Second, we must use better evidence when investing limited taxpayer dollars in workforce development. Two years ago, leaders of Minnesota’s philanthropic community requested an inventory of Minnesota’s workforce programs to guide its strategic investments, which produced a four-page spreadsheet detailing 28 programs, each with its own funding and guidelines. Last year, the Legislature wisely asked the state Department of Employment and Economic Development to evaluate a handful of these programs. In 2015, we should provide additional funding to continue the evaluation; use the results to focus on practices that maximize value, and share outcome information with legislators and the public.

Third, we can dramatically increase the state’s investment in low-income adults and communities of color through evidence-based strategies known in the field as “career pathways.” Recently, the federal Workforce Innovation and Opportunity Act was passed with surprising bipartisan support in Congress, demonstrating that workforce development is indeed fertile ground for state governments under divided partisan control. The WIOA encourages states to further develop career pathways that train low-skill workers, provide faster college credit or industry-recognized credentials, and meet business needs in priority sectors. Minnesota’s own career pathways program, “FastTRAC,” was recognized in Vice President Joe Biden’s recent workforce report as a nation-leading best practice, and it easily can and should be expanded.

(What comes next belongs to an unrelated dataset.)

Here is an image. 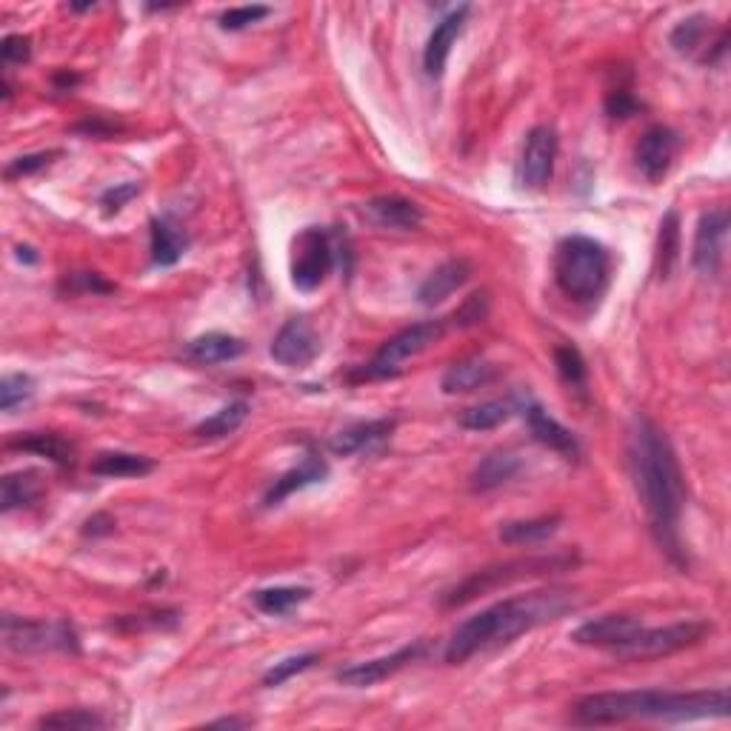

Not enough of Minnesota’s discretionary workforce resources go to those who need them most, especially people of color. Simply managing an array of programs does not add up to a strategy. What’s missing is a leadership commitment, and tangible strategies, to shape and align our state’s resources toward a prosperous and equitable future.

In a recent paper published by the International Monetary Fund, researchers Andrew G. Berg and Jonathan D. Ostry concluded that: “Equality of opportunity can make for both more equal and more efficient outcomes. … Effective investments in health and education — human capital — may be able to square the circle of promoting durable growth and equity [and] strengthen the labor force’s capacity to cope with new technology, and thereby not only reduce inequality but also help sustain growth.”

And in making workforce equity job one for Minnesota, we can be assured that on the left and on the right, among business leaders, economists and social-justice experts, there is a growing and powerful consensus that upfront workforce equity policy is an actual investment for long-term growth, not just a trade-off for efficiency.

 

Bryan Lindsley is executive director of the Minneapolis St. Paul Regional Workforce Innovation Network (MSPWIN), a collaborative of local and national foundations. Maureen Ramirez is policy and research director for Growth & Justice, a policy research organization that seeks economic growth by reducing economic and racial inequality in Minnesota.